With bonds at all-time lows and interest rates constantly in the media, there's a lot of misinformation going around. We asked our Motley Fool experts to separate facts from myths in the bond world. Here's what they had to say.
One big myth accepted by many people is that you can never lose money owning a bond or a bond fund. That myth comes from the idea that bonds are less risky than stocks and are thus a safe haven for those who don't want the risk of the stock market.
Yet bonds have their own risks. Interest rate movements change the value of bonds, and bonds with a long time horizon to maturity can experience big price swings even from small interest rate movements. Those fluctuations will affect how much you can get if you sell an individual bond before maturity. Bond funds can be even worse, as they typically don't have a set maturity date, so you might never earn back lost principal even if you hold the fund for years.
Moreover, when a business fails, bondholders often take a financial hit. In the final payouts, bondholders do have a spot in line ahead of shareholders, who are typically wiped out in bankruptcy and insolvency situations. But even some bond investors end up getting only pennies on the dollar, making it important for those who choose bonds other than government-backed Treasuries to look closely at the creditworthiness of the issuer before investing in its bonds.
One prevailing myth is that municipal bonds are completely tax-free and risk-free.

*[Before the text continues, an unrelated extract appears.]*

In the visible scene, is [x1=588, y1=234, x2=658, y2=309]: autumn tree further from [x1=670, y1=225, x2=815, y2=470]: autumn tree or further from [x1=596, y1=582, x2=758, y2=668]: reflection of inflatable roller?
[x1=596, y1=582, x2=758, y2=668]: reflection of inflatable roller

The one key benefit to municipal bonds is that their income is generally not subject to the federal income tax. However, income from municipal bonds might be taxable at the federal level under the alternative minimum tax. Furthermore, income from municipal bonds could still be taxed at the state and local levels depending on your state. Many states exempt resident stakeholders from taxation on that state's municipal bonds but still tax holders of out-of-state municipal bonds. In all cases, capital gains from selling a municipal bond or bond fund are taxable.
When it comes to risk, defaults are rare but not unheard-of for municipal bonds. Bondholders should note that municipal defaults have concentrated in the housing and healthcare sectors.
As investment prospectuses everywhere read, past performance is no guarantee of future results. As many American cities' finances continue to worsen we will likely see more defaults similar to what happened with Detroit. If you aren't an expert, I recommend buying bond funds or exchange-traded funds, rather than individual bonds.
Index funds revolutionized stock investing by making it possible to buy hundreds of stocks yet pay only one inexpensive fee. When it comes to bonds, however, you may want to stick to actively managed funds.
Actively managed bond funds generally don't charge much more than a passive or indexed bond fund. Whereas the passive iShares High Yield Corporate Bond ETF (NYSEMKT:HYG) has an expense ratio of 0.5%, BlackRock's High Yield Bond Fund (BRHYX) recently reported a total expense ratio of 0.52%. The small difference is a price worth paying, particularly given that the actively managed fund has handily outperformed its benchmark.